Date: Mon, 15 Aug 2011 06:33:12 -0500 From: email@example.com (Robert Bonomi) To: firstname.lastname@example.org. Subject: Re: Verizon strike Message-ID: <1badneCXqMVlntTTnZ2dnUVZ_gKdnZ2d@posted.nuvoxcommunications> In article <email@example.com>, Lisa or Jeff <firstname.lastname@example.org> wrote: >On Aug 11, 5:13 pm, Steve Stone <spfl...@citlink.net> wrote: > >> The company I work for is telling employees who work from home offices >> that they should keep their total cost for a work voice telephone line >> under $40 per month. The preferred solution is a company VoIP system >> which does not require POTS. This supports the thought that Verizon >> and other wireline telcos might be losing business to alternate lower >> cost providers. > >How would the workers get a VOIP line? I thought one had to have >either DSL (on top of a landline), or, digital cable on top of cable >TV service. > >Can one get a data line _by itself_ without anything else attached to >it--and one that would be cheaper than a landline? > In most areas you can get a 'naked' (no dial tone) DSL circuit. The cost of such a circuit is -- almost always -- higher than the cost of DSL when it is bundled with an existing voice circuit. This is -not- surprising, if you think about it. The telco has 'costs' (maintenance, etc.) associated with the physical circuit that are included with the first service provisioned on the pair. any additional service that 'piggy-backs' on the the same pair does not have to include those costs, since they're already paid for. There is also a 'nuisance' factor associated with a naked DSL pair. Unlike a pair with 'dial tone', a field tech cannot tell that whether pair is 'in use' (meaning 'active', not 'off hook') by simply hooking a butt-set onto the pair, and 'listening' for voice, or dial-tone. There have been lots of 'naked' DSL circuit outages because a field tech unwittingly 'stole' an active pair to fix another problem.

GIVEN DATA:
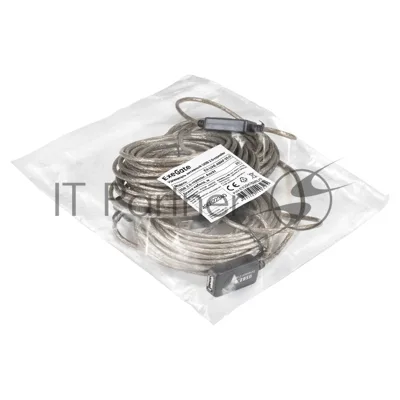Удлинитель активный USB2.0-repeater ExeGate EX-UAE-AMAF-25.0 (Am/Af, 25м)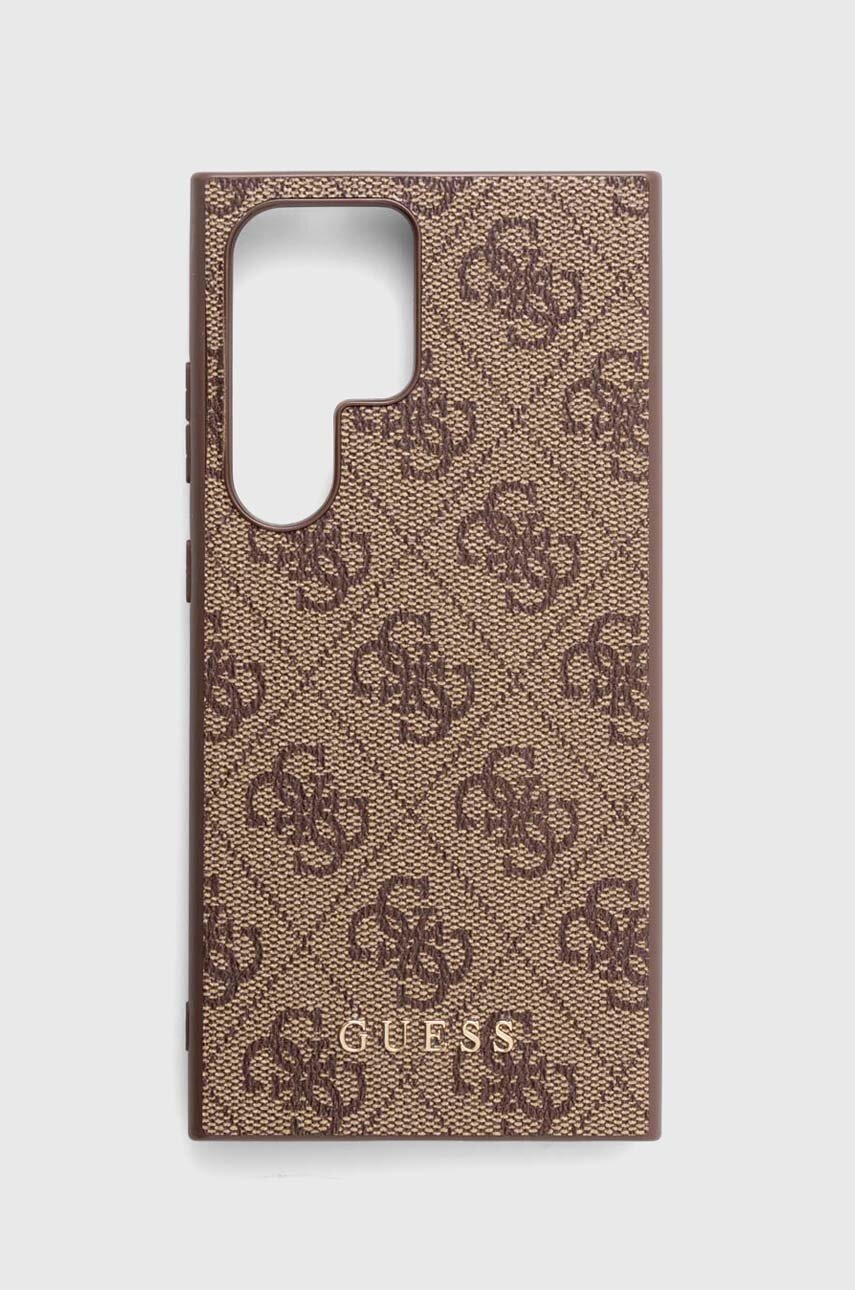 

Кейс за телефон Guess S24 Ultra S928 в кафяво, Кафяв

PROBLEM DETAILS: Which names of message writers appear in the Verizon strike message? The lines that come after the Verizon strike message are separate material.

TASK ANSWER:
- Robert Bonomi
- Lisa or Jeff
- Steve Stone